Start of EXTRACTED INFORMATION
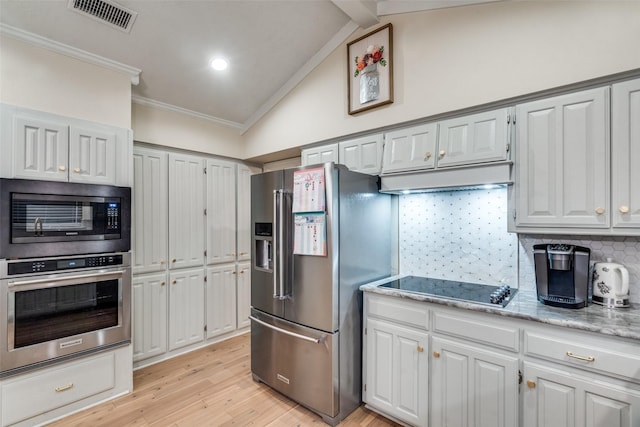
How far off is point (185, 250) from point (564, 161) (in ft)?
11.5

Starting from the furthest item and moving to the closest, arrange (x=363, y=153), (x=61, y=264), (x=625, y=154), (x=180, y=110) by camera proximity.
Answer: (x=180, y=110), (x=363, y=153), (x=61, y=264), (x=625, y=154)

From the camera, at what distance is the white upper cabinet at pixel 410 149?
223 centimetres

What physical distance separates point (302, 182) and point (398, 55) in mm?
1322

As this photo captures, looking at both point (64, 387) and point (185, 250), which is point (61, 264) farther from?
point (185, 250)

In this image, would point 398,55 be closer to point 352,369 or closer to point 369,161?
point 369,161

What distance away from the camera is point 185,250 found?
342 cm

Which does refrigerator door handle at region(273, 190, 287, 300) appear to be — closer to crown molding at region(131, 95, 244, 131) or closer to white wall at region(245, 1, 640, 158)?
white wall at region(245, 1, 640, 158)

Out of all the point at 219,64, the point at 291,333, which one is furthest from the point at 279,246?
the point at 219,64

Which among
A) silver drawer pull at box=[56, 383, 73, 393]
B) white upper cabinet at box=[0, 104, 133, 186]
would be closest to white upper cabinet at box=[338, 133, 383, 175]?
white upper cabinet at box=[0, 104, 133, 186]

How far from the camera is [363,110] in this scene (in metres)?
2.64

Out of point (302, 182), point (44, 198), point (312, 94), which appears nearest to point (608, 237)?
End of EXTRACTED INFORMATION
GOAL: Copy out, word for word, the stretch of lines above from the one containing "Which does refrigerator" through the last line.

EXERCISE RESULT:
Which does refrigerator door handle at region(273, 190, 287, 300) appear to be — closer to crown molding at region(131, 95, 244, 131) or closer to white wall at region(245, 1, 640, 158)?
white wall at region(245, 1, 640, 158)

Out of all the point at 219,64, the point at 291,333, which one is furthest from the point at 279,246?
the point at 219,64

Which among
A) silver drawer pull at box=[56, 383, 73, 393]
B) white upper cabinet at box=[0, 104, 133, 186]
would be closest to white upper cabinet at box=[338, 133, 383, 175]?
white upper cabinet at box=[0, 104, 133, 186]

How far from the camera is [363,110] in this scene (in metres)?
2.64

Out of point (302, 182), point (44, 198), point (312, 94), which appears nearest to point (608, 237)?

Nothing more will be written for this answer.